§ **GIVEN TEXT**:
-- Opening Marker --
Magnetic fields can penetrate deep into the human body and, if magnetic materials are present, can image, move, and heat tissue with great precision. These extraordinary capabilities have not been easy to translate in biomedical engineering. Conventional magnetic nanomaterials require extremely large magnetic fields for applications and this requirement severely limits how they can be used. Here we show how organized aggregates of superparamagnetic particles, with uniform and tunable dimensions between 50 – 200 nm, can be optimized to respond to field strengths only a hundredfold higher than the earth's magnetic field. Interparticle interactions in these uniform aggregates lead to exchange interactions throughout the clusters which lowers the barriers to the alignment of magnetic dipoles. These systems can be prepared from iron oxide or even more magnetically responsive ferrites, forming clusters with tunable, uniform dimension and high colloidal stability in relevant biological media. Their initial magnetic susceptibilities in liquids are several hundred times larger than conventional nanomaterials. This allows for magnetothermal heating using portable, battery-operated devices. We apply iron oxide clusters in rodents to eradicate tumors using clinically safe applied fields for the first time, and further show how these systems can be used to sort stem cells. Imaging using both MRI and MPI also benefits from higher susceptibility materials. The generation of more susceptible magnetic particles is significant for biomedical engineering. It makes it possible to envision with larger devices selective heating deep within the body and consider applications for wearable field application devices. From cellular therapy to novel imaging modalities, giant susceptibility materials offer a new set of possibilities for magnetic nanoparticles.
-- Closing Marker --
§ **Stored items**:
-- Opening Marker --
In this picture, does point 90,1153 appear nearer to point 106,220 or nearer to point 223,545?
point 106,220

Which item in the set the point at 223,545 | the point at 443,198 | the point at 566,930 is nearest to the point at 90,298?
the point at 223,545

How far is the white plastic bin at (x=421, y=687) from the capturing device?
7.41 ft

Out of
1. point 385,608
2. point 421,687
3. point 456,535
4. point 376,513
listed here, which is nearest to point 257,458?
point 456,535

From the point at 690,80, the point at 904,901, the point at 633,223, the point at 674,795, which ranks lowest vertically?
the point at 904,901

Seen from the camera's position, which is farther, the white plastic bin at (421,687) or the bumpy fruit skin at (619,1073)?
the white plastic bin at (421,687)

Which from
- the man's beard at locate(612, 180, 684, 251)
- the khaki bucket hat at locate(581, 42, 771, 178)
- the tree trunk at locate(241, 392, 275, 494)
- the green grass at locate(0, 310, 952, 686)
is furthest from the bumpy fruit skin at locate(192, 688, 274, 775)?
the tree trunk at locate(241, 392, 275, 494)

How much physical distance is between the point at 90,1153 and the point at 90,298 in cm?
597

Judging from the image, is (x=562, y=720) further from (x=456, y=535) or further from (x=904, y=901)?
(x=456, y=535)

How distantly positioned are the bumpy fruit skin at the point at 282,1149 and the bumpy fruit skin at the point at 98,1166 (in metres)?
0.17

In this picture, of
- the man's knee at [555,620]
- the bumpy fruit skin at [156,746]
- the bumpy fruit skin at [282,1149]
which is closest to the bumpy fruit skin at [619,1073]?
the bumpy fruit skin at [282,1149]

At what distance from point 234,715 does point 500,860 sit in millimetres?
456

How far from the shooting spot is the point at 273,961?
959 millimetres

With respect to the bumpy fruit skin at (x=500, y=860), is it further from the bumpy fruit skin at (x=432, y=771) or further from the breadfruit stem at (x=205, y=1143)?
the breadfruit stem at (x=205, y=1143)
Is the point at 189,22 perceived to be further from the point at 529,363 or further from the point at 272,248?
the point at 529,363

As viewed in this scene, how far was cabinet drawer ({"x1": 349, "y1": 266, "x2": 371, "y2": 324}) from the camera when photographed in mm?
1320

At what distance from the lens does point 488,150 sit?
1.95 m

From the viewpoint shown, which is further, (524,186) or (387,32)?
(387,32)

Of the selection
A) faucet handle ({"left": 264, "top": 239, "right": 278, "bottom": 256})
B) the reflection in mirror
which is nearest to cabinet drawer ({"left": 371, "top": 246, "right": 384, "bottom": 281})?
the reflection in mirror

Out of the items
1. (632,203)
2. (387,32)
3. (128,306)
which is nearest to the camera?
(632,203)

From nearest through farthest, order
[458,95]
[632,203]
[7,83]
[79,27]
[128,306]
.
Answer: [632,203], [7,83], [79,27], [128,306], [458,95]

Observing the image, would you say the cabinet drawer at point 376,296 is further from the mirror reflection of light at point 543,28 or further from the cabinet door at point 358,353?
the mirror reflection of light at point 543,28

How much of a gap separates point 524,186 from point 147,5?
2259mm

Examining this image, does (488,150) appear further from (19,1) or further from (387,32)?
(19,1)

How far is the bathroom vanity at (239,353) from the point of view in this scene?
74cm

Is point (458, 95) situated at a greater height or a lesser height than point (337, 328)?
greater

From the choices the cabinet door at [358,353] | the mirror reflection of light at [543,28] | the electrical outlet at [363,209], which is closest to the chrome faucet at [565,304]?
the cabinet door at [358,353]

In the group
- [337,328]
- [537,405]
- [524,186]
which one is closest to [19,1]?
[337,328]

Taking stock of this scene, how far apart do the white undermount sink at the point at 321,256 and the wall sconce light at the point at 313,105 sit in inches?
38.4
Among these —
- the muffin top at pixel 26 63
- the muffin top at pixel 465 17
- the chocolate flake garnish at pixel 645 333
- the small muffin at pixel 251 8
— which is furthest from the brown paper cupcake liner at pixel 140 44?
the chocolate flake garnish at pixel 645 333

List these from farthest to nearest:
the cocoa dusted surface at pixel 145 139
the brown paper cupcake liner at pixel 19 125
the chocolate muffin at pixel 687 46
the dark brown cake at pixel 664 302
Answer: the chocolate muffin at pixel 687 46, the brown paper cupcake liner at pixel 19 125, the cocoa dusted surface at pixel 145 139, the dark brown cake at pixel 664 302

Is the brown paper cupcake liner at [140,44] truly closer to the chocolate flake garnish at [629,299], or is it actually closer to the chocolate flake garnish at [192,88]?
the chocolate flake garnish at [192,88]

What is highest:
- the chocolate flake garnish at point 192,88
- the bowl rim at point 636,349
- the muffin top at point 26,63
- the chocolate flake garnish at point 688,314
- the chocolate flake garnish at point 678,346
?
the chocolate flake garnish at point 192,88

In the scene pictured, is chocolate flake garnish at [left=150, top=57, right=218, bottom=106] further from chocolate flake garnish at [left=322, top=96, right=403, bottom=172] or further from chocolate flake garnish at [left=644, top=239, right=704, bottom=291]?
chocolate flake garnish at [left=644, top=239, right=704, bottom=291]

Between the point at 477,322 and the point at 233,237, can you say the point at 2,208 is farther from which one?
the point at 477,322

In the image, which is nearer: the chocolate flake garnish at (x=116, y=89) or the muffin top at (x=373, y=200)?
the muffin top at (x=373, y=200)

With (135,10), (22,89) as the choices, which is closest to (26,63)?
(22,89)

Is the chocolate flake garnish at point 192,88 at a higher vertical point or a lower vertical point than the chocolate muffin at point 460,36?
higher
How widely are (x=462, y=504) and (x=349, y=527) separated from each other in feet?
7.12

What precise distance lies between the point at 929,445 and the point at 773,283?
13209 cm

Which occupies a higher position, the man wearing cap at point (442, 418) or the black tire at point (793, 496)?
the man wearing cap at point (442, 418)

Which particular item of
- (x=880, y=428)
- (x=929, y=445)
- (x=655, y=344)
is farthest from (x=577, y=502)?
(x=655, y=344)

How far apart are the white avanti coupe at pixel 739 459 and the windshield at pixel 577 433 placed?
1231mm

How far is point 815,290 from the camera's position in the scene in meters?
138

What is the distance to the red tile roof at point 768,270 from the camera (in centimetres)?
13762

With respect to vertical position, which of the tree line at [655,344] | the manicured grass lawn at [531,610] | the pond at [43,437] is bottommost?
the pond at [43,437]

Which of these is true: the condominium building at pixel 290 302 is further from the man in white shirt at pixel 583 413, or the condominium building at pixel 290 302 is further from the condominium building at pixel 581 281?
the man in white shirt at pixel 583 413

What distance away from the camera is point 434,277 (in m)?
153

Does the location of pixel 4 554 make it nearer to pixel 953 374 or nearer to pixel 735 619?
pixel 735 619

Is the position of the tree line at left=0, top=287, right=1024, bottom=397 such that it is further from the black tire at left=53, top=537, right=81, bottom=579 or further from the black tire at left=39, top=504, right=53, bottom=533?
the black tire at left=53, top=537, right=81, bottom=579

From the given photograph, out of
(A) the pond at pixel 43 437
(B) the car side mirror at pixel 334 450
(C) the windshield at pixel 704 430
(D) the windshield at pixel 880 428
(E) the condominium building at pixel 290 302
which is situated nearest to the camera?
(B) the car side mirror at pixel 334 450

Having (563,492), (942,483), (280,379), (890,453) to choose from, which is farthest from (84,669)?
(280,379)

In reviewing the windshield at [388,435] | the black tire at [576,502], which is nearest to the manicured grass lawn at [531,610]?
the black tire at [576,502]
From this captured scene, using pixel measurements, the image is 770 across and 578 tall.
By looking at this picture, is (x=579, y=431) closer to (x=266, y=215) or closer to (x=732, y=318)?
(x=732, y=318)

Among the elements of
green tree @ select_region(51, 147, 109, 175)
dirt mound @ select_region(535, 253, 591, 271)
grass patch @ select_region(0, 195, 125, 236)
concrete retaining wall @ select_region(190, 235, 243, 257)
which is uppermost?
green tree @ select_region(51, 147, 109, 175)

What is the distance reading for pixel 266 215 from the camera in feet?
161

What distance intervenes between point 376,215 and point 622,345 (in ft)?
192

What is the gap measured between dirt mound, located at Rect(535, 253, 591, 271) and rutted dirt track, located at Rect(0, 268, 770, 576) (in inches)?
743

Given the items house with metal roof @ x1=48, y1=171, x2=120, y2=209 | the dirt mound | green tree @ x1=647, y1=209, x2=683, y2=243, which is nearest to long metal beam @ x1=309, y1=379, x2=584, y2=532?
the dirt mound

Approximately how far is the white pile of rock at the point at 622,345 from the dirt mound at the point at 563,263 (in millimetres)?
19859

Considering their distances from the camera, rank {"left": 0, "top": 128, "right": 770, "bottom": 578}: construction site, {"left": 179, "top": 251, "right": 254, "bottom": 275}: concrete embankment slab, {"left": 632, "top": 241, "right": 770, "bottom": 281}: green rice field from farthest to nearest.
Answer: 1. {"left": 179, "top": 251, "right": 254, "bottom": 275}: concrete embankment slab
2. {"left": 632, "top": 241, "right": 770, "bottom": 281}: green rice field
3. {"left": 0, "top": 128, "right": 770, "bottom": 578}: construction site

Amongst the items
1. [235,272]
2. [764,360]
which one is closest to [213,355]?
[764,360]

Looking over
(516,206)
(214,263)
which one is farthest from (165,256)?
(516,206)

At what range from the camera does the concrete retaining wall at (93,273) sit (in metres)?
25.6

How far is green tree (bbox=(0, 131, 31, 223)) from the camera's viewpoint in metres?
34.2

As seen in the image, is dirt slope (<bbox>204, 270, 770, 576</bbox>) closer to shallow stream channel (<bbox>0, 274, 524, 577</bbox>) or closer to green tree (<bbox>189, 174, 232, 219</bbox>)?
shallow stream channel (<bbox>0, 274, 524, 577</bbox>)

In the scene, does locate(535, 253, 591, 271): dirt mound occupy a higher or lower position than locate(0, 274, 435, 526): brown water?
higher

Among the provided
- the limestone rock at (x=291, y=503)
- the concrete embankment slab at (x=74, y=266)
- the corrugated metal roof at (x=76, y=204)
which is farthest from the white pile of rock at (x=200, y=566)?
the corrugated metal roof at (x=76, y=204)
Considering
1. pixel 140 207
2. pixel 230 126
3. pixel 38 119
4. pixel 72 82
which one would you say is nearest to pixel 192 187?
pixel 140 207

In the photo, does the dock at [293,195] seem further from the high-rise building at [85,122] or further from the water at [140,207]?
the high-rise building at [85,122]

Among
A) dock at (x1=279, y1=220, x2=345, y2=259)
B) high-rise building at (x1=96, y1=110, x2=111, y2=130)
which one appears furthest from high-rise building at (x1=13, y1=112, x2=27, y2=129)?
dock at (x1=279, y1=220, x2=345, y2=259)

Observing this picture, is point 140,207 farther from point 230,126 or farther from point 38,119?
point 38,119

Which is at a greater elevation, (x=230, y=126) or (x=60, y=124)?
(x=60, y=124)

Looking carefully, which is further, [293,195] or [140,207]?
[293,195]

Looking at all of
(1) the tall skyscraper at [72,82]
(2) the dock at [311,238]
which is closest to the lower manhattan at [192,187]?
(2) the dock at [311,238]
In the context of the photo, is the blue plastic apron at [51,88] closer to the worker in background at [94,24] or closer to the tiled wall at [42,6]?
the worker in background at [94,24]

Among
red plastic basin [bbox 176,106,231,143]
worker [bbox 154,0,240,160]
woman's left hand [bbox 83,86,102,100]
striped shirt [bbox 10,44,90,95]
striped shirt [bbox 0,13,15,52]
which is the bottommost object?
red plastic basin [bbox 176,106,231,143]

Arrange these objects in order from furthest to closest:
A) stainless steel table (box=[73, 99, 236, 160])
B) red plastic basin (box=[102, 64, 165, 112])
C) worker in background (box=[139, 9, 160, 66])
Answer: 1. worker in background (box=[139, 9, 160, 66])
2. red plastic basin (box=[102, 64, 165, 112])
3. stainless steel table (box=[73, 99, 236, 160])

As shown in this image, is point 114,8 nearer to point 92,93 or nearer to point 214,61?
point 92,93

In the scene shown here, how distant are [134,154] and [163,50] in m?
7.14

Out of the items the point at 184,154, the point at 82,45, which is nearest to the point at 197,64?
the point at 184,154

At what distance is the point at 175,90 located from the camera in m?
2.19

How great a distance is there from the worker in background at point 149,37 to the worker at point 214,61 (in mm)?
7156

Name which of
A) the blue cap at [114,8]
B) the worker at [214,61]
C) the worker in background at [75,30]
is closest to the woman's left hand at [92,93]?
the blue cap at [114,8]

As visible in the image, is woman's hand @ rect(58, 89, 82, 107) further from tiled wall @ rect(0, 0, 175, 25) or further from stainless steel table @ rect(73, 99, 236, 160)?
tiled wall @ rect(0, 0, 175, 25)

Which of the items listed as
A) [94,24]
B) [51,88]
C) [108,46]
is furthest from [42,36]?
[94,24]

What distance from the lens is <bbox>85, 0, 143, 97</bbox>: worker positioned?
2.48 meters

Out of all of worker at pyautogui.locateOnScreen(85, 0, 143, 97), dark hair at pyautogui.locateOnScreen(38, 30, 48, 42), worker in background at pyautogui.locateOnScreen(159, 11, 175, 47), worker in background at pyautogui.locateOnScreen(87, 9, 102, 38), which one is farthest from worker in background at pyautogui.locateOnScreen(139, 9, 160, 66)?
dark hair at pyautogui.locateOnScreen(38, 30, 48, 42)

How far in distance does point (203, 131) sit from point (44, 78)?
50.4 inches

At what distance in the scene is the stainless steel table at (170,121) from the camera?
-- Closing Marker --
§ **PROBLEMS AND TASKS**:
- A) Decide whether each statement agrees with the text on superparamagnetic clusters: (i) the clusters have dimensions between 50 and 200 nm; (ii) the clusters respond to field strengths a thousandfold higher than the earth's magnetic field; (iii) the systems can be used to sort stem cells. Answer yes or no for each and quote the words from the text that decide it.
- B) According to the text on superparamagnetic clusters, what kind of devices can be used for magnetothermal heating?
- C) Carry on the text about superparamagnetic clusters, starting after its final sentence.

§ **ANSWERS FOR THE TASKS**:
- A)
(i) Yes: "with uniform and tunable dimensions between 50 – 200 nm"
(ii) No: "respond to field strengths only a hundredfold higher than the earth's magnetic field"
(iii) Yes: "further show how these systems can be used to sort stem cells"

- B) Portable, battery-operated devices.

- C)
Biography: Professor Colvin is the Victor Kreible Professor of Chemistry and Engineering at Brown University and Director of its Biomedical Engineering program. Her research explores how complex materials in both composition and dimensions interact with the environment and living systems. This fundamental knowledge lays a foundation for her group's development of technologies which use new materials in both medical and environmental applications. Examples include electromagnetically active particles in treating diseases and the use of perpetual antioxidants for mediating the foreign body response to implanted medical devices. She has published over 200 peer-reviewed papers, holds seven patents, and is a fellow of AIMBE and AAAS. She has been named a Sloan Foundation Fellow, a Chemistry of Materials Highly Cited Researcher, and currently serves as an associate editor for the ACS journal Nano Letters. She received her undergraduate degree in Chemistry and Physics from Stanford University in 1988 and her PhD in Chemistry from U. C. Berkeley in 1994

https://www.brown.edu/academics/chemistry/people/faculty/vicki-l-colvin

Hosted by Professor Lihong Wang

For more information, please contact Christine Garske by email at [email protected] or visit https://mede.caltech.edu/seminar_series.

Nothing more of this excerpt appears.